每一局,她手里的牌都剩余最多。那么积分就最少,输的人就是她。
兔女郎忐忑了三局,总算放下心来,憧憬着等会的奖励多么诱人。
容衍趁机捏住五月的手指头,用逗弄的语气问她:“你这只最可爱的小兔子,怎么一直不说话呢?那现在这种情况,你是不是该受罚了呀?”
五月不语,眼珠子滴溜滴溜转。
沈樾完全置身事外的态度,她只能靠自己破局。
这样想着,五月抬起鹅蛋小脸对容衍嫣然一笑。
这猝不及防的美,突然撞入容衍心里,他还真舍不得这个小尤物送入别人的床上。
容衍临时改了主意,同样是兔女郎,大领导年纪大了,应该看不清台上那个跳舞最美的女人到底是什么模样。
他指着一旁看戏的兔女郎,对保镖说道:“把她送到五楼领导房间里,洗干净等着。
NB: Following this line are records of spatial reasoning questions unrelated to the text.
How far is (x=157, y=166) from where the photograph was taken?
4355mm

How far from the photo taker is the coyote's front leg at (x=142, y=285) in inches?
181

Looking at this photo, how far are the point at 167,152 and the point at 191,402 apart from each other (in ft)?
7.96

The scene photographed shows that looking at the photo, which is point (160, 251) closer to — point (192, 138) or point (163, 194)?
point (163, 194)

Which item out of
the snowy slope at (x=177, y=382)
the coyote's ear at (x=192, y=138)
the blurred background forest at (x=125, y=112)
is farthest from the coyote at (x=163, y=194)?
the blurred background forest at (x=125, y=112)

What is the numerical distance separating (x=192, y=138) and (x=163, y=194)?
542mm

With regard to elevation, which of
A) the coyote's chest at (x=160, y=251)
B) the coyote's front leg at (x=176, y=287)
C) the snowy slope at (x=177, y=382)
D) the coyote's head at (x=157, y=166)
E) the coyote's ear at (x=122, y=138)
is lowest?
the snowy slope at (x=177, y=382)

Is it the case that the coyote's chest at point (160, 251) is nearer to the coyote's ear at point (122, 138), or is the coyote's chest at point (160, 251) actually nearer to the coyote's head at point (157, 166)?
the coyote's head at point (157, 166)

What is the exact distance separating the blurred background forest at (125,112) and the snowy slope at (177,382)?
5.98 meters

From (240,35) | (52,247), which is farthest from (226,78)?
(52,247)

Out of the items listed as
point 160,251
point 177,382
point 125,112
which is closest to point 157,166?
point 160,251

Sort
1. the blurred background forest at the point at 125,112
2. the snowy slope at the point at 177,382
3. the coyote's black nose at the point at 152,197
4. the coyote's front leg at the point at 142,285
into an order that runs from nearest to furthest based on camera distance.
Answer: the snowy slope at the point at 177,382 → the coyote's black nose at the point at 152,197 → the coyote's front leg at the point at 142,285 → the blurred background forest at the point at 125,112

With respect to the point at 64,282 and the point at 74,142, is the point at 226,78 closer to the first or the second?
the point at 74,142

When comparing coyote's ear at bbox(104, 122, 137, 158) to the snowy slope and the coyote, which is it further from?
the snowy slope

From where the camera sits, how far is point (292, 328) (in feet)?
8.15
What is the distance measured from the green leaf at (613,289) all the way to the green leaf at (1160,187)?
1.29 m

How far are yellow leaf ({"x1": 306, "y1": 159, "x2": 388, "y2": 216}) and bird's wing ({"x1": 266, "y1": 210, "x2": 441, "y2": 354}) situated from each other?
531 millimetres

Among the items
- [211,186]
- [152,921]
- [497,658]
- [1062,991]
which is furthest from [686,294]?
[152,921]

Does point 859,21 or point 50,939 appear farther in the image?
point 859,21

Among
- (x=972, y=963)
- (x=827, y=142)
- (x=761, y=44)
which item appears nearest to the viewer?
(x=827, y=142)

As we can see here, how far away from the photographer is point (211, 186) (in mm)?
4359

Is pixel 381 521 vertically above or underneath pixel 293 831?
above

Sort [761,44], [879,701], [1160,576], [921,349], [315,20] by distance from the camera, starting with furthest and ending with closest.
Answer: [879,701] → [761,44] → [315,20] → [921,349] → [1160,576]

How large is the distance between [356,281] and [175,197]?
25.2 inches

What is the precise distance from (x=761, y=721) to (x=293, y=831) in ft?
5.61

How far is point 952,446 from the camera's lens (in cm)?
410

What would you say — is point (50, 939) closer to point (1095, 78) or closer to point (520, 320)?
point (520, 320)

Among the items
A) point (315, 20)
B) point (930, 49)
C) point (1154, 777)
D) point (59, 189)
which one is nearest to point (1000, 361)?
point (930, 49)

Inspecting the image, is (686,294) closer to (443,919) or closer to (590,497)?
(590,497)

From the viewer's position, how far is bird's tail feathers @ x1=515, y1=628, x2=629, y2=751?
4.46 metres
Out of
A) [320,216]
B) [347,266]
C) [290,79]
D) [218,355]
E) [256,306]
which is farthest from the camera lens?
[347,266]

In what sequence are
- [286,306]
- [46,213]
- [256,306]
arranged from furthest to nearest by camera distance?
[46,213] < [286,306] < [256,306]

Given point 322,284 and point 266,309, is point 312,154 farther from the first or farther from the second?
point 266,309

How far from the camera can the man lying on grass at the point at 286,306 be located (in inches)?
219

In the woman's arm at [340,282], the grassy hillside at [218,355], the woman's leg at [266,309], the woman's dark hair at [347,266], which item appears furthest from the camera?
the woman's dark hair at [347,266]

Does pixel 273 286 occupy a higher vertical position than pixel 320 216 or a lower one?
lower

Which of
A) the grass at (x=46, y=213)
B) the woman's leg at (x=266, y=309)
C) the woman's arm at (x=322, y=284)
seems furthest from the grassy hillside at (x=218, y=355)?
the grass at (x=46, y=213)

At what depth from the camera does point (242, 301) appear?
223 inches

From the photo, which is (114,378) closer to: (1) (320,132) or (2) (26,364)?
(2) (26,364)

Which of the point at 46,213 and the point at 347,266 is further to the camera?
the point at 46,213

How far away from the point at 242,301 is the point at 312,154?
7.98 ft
”
“什么?不是,容少,我没输!”兔女郎抱住容衍的胳膊不放,指着五月叫道,“她输了,让她去叠罗汉,我不去!”
容衍嘴角露出阴冷的弧度,摸到桌子下方一层的水果刀,斜着在她胳膊上刮了一下。
“啊!”兔女郎慌忙松开手,小臂内侧的皮肤出现一条红道子,正汩汩往外冒血。
容衍丢开刀子,嫌弃地擦手。
兔女郎受到惊吓,着急之下抓到那把刀,双手胡乱挥舞着,银色的刀刃划出一道道危险的弧线。
容衍大叫一声:“快抓住她!”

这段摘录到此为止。